O índio focou na mira, o coração de Teju Jagua. Apoiou no arco a flecha mortal que guardava os poderes das lágrimas de Tupã e o catarro do curumu. Esticou o cipó e esperou.

─ Faça!

─ Faça!

Eram Xandoré e Anhangá que corriam e lhe acossavam os ouvidos sem cessar.

Os dois seres espiavam de longe o índio e vieram ao seu encontro quando este parecia hesitar.

E Macuxi hesitou.

Quando uma porção menos densa de fumaça passou diante dos seus olhos percebeu que Teju Jagua era, na verdade, um prisioneiro. Uma corda, que parecia ser a corda mágica roubada do Kurupi, envolvia e aprisionava o corpo do velho amigo.

Xandoré insistia, tentava convencer Macuxi a lançar a seta no coração do monstro. Anhangá fazia o mesmo.

Macuxi não lançou a arma. Acabou sendo descoberto pelas pequenas criaturas de mãos furadas que o capturaram, levando também seu arco e flecha.

Anhangá, na forma de veado branco, correu e escapou.

Xandoré voltou a ser um falcão negro e voou para longe.

***

Macuxi, aprisionado próximo a Teju Jagua, entendeu.

E entendendo, chorou.

Teju Jagua não era um traidor. Submeteu-se ao monstro invasor para proteger as aldeias. Entregou a própria luz de Tracunhaém para poupá-la da destruição e da morte.

Mas o invasor aniquilava aos poucos seus irmãos. A criatura assombrosa, tão grande quanto a mais alta das árvores, deixava escapar fogo pelas narinas, tinha uma couraça grossa e escamosa e na cabeça exibia uma peça metálica escura. Destruía as colheitas e contaminava com ganância perversa as terras. Almas roubadas e exauridas de toda uma essência de vida.

Teju Jagua, morrendo, tinha reunido suas minguadas energias e se conectado às mentes de Xandoré e Anhangá. Foi sob seu domínio que Xandoré encontrou Macuxi e lhe entregou a lança mágica e Anhangá guiou o índio pela escuridão da floresta.
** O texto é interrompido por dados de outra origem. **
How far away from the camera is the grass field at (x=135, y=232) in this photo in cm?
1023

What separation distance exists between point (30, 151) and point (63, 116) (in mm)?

A grande serpente acreditava que a única forma de salvar Tracunhaém e lhe devolver a luz estava na sua própria morte. E sabia que Macuxi era o único capaz de lançar a flecha mágica diante de uma escuridão quase absoluta.

E quando Macuxi hesitou em matá-lo, Teju Jagua o julgou um tolo covarde. Mas não podia ignorar, enquanto definhava e avistava o fim, que sentia um gosto que há muito não experimentava, o da felicidade, ainda que talvez fosse em seu último resquício. Estava feliz em rever o amigo, em saber que ele nunca desistiu de Tracunhaém e também dele próprio. Se seu coração o permitisse, amaldiçoaria Macuxi por não lançar a flecha quando teve a oportunidade. Mas isso Teju Jagua não poderia. Simplesmente, não poderia.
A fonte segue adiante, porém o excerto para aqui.